- Country: Tanzania
- Location: Hombolo
- Coordinates: 05°57′00″S 35°58′10″E﻿ / ﻿5.95000°S 35.96944°E
- Status: Active
- Opening date: 1957

Reservoir
- Surface area: 15.4 km^{2} (5.9 sq mi)
- Normal elevation: 100 m (330 ft)
- Website www.kilimo.go.tz

= Hombolo Dam =

Dam in Tanzania

Hombolo Dam is a dam in Tanzania. It is at Hombolo-Bwawani village, in Dodoma-rural District.
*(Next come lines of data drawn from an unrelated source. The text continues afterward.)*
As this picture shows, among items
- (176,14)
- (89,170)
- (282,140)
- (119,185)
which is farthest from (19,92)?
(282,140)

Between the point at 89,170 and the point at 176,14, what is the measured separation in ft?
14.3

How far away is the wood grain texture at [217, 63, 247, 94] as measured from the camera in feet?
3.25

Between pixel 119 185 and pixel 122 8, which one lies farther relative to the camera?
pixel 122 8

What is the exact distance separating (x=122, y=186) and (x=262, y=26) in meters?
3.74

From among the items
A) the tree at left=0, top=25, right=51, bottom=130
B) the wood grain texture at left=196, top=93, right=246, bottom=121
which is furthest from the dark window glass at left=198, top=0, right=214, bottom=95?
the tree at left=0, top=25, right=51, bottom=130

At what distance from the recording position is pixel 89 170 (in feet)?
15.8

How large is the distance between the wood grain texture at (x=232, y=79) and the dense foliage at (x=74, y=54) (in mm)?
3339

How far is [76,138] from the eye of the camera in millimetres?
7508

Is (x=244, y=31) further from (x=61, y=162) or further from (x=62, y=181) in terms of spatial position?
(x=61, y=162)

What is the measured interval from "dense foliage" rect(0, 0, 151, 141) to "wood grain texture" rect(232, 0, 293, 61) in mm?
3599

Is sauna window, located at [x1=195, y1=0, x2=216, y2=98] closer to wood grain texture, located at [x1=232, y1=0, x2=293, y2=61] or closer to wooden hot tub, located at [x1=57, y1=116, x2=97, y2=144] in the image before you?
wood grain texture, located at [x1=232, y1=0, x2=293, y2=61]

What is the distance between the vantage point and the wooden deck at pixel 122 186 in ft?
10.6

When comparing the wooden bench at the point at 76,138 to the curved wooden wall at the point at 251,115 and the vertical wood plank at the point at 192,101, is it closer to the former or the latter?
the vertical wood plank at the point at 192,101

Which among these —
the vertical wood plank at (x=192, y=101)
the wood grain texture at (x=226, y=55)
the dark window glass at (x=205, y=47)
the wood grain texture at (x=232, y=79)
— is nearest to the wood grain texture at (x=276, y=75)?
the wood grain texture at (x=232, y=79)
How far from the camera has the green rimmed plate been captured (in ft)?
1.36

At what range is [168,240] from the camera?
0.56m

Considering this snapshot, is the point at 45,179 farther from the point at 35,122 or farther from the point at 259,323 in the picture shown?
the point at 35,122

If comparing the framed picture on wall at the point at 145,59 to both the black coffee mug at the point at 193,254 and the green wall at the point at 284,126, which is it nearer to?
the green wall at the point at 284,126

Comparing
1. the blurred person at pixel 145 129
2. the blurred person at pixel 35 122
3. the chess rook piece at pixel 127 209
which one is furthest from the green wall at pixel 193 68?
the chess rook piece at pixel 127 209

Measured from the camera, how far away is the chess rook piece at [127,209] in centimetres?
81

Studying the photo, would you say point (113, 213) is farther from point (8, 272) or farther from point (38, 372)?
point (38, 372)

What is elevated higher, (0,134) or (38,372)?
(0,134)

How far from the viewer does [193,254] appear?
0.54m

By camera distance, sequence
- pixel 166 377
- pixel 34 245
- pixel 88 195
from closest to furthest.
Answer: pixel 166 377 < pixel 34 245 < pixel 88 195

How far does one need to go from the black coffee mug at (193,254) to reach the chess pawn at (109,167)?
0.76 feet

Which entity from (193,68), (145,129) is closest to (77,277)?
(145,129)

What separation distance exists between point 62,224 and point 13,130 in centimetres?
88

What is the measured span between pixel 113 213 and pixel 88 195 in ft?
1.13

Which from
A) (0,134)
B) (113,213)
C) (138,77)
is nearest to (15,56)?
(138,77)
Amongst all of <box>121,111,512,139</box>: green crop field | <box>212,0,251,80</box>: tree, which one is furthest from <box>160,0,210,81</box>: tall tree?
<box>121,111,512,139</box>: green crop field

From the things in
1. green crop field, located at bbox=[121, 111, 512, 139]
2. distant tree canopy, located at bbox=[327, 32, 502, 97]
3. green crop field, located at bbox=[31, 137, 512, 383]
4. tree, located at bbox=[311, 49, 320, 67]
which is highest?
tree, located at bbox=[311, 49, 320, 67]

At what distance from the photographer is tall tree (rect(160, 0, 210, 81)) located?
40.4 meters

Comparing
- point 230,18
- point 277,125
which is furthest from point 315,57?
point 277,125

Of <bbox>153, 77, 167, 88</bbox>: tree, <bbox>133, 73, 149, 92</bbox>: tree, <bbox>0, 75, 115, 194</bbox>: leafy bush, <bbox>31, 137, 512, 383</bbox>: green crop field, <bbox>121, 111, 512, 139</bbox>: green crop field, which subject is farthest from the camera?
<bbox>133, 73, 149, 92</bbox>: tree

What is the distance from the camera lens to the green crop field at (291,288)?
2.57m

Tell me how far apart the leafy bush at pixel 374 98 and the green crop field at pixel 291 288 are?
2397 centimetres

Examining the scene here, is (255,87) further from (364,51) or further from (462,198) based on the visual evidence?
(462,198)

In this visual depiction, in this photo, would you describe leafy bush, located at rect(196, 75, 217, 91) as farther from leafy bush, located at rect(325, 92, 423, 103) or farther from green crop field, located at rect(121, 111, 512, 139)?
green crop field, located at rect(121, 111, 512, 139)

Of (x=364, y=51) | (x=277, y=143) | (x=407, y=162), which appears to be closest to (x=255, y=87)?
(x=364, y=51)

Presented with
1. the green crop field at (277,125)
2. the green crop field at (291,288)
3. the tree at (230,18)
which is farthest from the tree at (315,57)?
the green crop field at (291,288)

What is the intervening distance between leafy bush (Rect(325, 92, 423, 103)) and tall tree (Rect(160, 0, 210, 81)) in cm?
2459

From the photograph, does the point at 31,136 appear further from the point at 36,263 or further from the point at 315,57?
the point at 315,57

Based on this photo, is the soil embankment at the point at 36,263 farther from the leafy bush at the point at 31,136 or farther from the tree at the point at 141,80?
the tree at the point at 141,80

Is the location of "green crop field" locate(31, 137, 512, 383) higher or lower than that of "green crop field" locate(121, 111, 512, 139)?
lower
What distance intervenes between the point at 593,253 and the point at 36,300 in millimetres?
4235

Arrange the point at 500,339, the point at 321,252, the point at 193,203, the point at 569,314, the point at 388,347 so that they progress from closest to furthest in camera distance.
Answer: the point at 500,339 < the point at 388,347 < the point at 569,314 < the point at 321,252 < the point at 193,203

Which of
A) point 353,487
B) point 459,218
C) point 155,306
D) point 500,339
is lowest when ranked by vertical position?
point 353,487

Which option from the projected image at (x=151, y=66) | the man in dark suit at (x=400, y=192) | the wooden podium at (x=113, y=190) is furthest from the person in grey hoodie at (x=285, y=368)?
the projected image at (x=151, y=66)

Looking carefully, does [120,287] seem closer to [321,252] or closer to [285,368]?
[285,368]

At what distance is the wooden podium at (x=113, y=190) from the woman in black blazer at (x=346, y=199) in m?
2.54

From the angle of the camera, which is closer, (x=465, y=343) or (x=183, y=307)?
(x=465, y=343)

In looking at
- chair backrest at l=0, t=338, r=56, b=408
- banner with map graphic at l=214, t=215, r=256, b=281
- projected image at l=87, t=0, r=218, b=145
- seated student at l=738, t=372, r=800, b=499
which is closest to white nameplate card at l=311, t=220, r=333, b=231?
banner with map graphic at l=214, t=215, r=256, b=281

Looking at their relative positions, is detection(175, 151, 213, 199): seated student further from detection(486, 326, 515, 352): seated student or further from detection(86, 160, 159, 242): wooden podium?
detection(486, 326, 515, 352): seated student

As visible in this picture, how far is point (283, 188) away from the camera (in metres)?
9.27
The dam was constructed by the colonial government in 1957 for irrigation, domestic water supply, and water for livestock.

== Overview ==

The dam serves the following villages: Hombolo-Bwawani, Zepisa, Mahomanyika, Chanzaga, Ngaegae, Mleche, Ghambala, and Ipala; the word bwawani in Swahili literally means "to the dam" or "into the dam." During its construction the nearest village with government offices, including a dispensary, was Hombolo hence the name Hombolo dam. The people in many nearby villages were displaced and moved to other villages during the construction of the dam, including Zepisa, during ujamaa villages exercise hence the near disappearance of these villages, but many of the villages' inhabitants have since moved back.